Apesar do château ter uma capela do século 19 decorada de forma elaborada no térreo, os funerais de Picasso e Roque foram realizados no mais informal e rústico Guards Hall. Sua grande lareira aberta permanece cheia de plantas e flores e é pontilhada com algumas poucas esculturas do artista, em uma espécie de tributo discreto, mas contínuo.

Os visitantes assistirão a um vídeo com uma montagem de sete minutos dos filmes da família mostrando a vida no château, com as idas e vindas da família e amigos de Picasso. O artista até mesmo representa um pouco para a câmera nesse filme nunca antes mostrado.

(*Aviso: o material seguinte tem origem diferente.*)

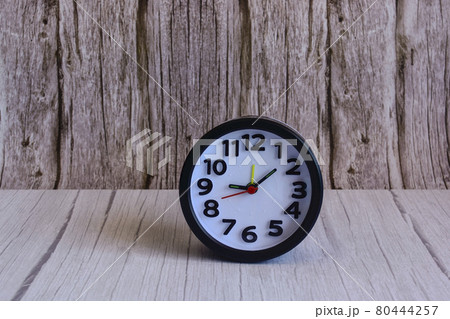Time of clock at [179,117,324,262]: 9:08
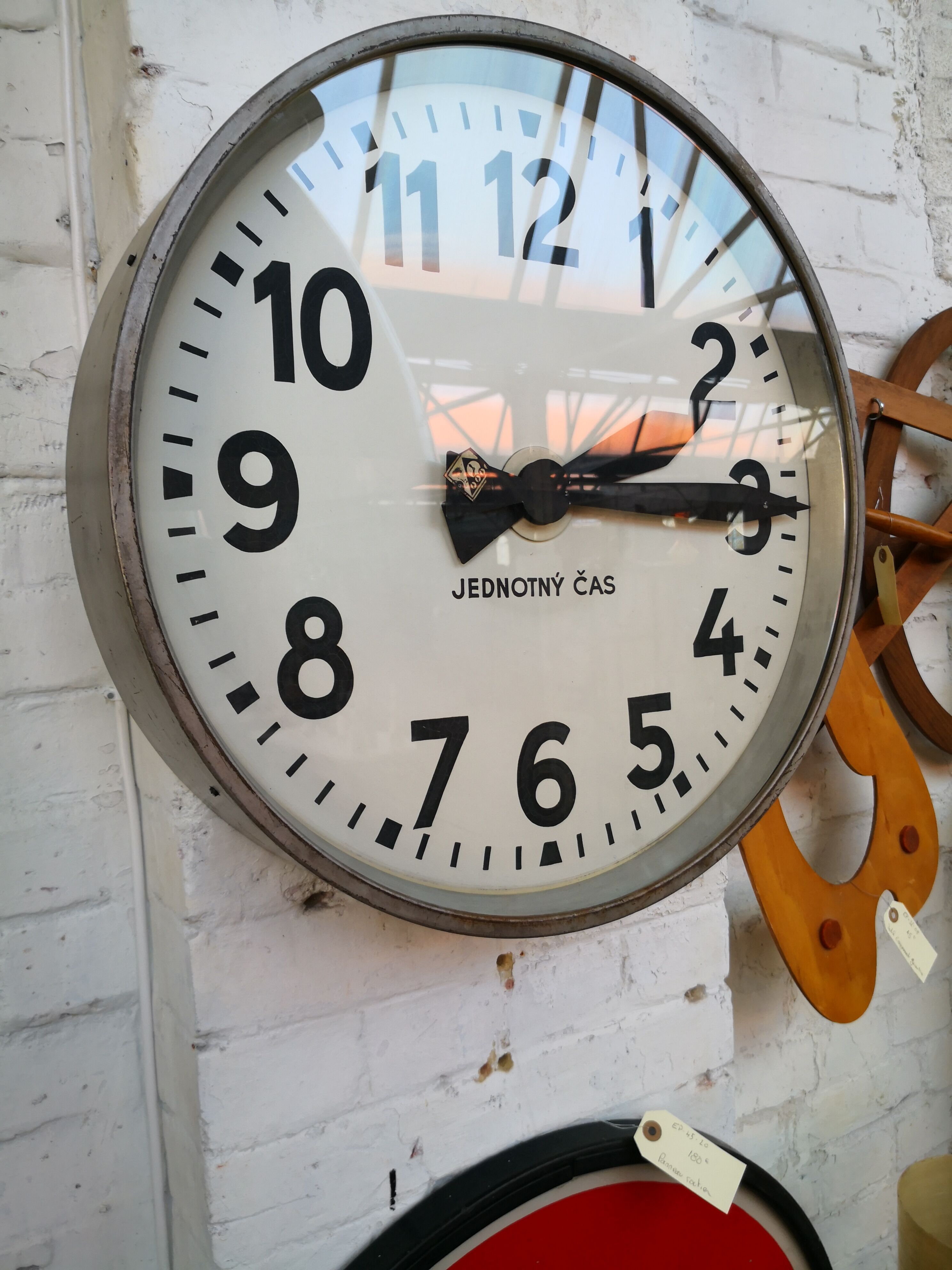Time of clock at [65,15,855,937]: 2:14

De Aix, as outras cidades provençais que constam no itinerário Picasso ficam a curta distância. Vale a pena visitar Arles, com sua arena de touros e atmosfera colorida que lembravam a Picasso sua nativa Espanha, e Avignon. Apesar de sua obra-prima "Les Demoiselles d'Avignon" na verdade ter sido pintada em Paris cinco anos antes de ele visitar a cidade, foi aqui, nessa ex-cidade de papas que o sumo-sacerdote da arte do século 20 deu início ao seu caso de amor duradouro com o Sul da França.

Se você for

O que ver
Museu Picasso, Château Grimaldi, Antibes (33-4-9290-5420; www.antibes-juanlespins.com), ingresso 6 euros, ou cerca de US$ 8,35, com o euro cotado a US$ 1,39.

Museu Nacional Picasso Vallauris e o memorial Guerra e Paz, Place de la Libération, Vallauris (33-4-9364-7183; www.musee-picasso-vallauris.fr); entrada 3,25 euros.

Museu Granet, Place St. Jean de Malte, Aix-en-Provence (33-4-4252-8832; www.museegranet-aixenprovence.fr); entrada para "Picasso-Cézanne" custa 10 euros.

Château de Vauvenargues, Aix-en-Provence; apenas visitas em grupo, necessário agendamento antecipado; reservas pelo Museu Granet; ingresso, 7,70 euros.

Para o guia do escritório de turismo francês para seguir os passos de Picasso no Sul da França, visite www.picassoenprovencecotedazur.com.

Onde ficar

Hotel Belles Rives, 33, boulevard Edouard Baudoin, Juan-les-Pins Cap d'Antibes (33-4-9361-0279; www.bellesrives.com); quartos duplos a partir de 245 euros no verão.

Hotel Cézanne, 40, avenue Victor-Hugo, Aix-en-Provence (33-4-4291-1111; cezanne.hotelaix.com), duplos a partir de 175 euros.